I'm optimistic that the next presidential election we will have many seasoned conservatives to choose from.

In the mean time we must play the hand we're dealt and do our best to stop the out of control govt. from expanding and reign in spending as well as maintain the best military in the world.

I believe we can do it. As long as patriots remain we will never stop protecting life and liberty. :^)

Our Founding Fathers faced a much more bleak situation.
On paper it was impossible for them to win but they did.

USS Ben USN (Ret) said...

rlaWTX,

Thank you for getting the ball rolling on a great conversation!

I enjoy all the ideas everyone here expresses.

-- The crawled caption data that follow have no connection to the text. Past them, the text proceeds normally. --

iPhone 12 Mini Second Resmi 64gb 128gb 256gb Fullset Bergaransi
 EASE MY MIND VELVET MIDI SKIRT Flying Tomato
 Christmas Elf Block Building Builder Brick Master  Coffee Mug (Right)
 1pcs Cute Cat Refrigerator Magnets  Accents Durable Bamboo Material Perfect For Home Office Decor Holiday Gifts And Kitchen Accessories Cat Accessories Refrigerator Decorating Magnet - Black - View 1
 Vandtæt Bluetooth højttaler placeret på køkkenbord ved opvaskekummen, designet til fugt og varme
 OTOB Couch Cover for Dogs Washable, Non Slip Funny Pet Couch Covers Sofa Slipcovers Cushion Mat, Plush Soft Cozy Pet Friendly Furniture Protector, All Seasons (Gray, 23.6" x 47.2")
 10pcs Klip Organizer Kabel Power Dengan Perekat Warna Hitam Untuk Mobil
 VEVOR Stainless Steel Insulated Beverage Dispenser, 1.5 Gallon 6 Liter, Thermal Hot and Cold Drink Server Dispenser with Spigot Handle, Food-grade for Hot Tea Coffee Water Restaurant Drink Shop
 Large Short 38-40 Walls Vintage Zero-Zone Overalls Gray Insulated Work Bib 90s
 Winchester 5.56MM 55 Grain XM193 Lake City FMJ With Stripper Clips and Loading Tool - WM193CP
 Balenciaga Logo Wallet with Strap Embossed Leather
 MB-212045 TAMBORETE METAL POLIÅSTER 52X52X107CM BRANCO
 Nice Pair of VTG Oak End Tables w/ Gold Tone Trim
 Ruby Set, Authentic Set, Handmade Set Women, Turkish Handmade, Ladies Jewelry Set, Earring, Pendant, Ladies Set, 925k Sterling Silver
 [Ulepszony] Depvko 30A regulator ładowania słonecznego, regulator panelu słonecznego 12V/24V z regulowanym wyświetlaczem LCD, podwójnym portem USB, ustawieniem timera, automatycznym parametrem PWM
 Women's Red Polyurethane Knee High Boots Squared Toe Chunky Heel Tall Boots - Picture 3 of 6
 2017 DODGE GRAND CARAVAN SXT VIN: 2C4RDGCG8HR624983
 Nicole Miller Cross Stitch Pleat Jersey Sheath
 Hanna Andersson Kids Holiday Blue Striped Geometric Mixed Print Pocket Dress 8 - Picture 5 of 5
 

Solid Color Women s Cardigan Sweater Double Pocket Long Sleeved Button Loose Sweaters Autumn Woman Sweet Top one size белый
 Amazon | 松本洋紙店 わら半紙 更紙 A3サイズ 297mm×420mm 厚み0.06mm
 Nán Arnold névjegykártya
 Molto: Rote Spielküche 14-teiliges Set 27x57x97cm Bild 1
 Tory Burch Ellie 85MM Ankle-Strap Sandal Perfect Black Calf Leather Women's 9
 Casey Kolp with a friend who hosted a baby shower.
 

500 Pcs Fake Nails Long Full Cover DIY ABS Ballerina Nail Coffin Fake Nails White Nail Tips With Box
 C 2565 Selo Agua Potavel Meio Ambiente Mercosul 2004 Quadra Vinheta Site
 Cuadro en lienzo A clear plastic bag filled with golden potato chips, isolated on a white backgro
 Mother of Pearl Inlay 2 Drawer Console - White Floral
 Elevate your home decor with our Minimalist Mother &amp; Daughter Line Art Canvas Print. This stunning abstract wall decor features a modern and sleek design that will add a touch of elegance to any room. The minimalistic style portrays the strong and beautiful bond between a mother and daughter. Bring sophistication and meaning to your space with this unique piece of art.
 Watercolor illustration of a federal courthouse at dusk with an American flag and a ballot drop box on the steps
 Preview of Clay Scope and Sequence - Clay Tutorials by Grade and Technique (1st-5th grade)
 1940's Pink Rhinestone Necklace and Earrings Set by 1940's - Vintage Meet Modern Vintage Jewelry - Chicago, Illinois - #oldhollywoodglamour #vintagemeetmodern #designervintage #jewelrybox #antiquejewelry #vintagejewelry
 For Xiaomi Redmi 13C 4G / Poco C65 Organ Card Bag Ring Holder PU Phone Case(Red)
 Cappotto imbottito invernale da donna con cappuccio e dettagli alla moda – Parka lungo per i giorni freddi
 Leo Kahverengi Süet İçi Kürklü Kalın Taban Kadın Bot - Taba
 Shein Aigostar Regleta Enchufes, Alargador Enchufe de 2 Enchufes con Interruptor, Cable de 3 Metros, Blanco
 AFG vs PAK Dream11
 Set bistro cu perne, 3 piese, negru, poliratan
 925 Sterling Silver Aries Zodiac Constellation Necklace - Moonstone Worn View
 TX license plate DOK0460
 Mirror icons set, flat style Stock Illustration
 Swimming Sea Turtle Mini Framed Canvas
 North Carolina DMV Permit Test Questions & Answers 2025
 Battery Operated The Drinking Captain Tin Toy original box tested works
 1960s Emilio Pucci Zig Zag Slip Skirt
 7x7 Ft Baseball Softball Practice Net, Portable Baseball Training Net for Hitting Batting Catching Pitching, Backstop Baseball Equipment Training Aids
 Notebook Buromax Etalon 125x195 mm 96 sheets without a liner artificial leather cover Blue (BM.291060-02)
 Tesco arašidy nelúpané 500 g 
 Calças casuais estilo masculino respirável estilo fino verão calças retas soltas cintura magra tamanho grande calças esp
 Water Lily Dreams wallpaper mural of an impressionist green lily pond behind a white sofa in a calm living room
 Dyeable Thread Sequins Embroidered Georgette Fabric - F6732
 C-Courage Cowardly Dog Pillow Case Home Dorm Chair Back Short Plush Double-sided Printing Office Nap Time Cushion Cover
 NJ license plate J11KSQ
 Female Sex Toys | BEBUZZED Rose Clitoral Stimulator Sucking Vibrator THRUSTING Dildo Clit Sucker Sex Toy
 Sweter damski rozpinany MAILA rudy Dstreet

Gets my mind in gear, lol.

rlaWTX said...

why, you are most welcome, Andrew!

Individualist said...

USS Ben

Thank you for your comments.

I agree with you 100%. I guess the problem is that either

1) The MSM still holds a great amount of sway with the electorate that the GOP establishment fears them

or

2) the GOP establishment is so enamored with the old way of doingt things that they are just going along.

I find it ironic that the side that is always talking about my personal freedom is always the side that ends up telling me what the government should allow me to do and/or make me do in order to exercise that freedom.

I guess I should have known the fight would take much longer. In the end though I have confidence that our side will prevail for one reason. Conservatism and democratic capitalism work.

Tnaks for your words og encouragement.

AndrewPrice said...

Indi and Ben, I too have confidence that capitalism and conservatism will prevail because both work and they make sense.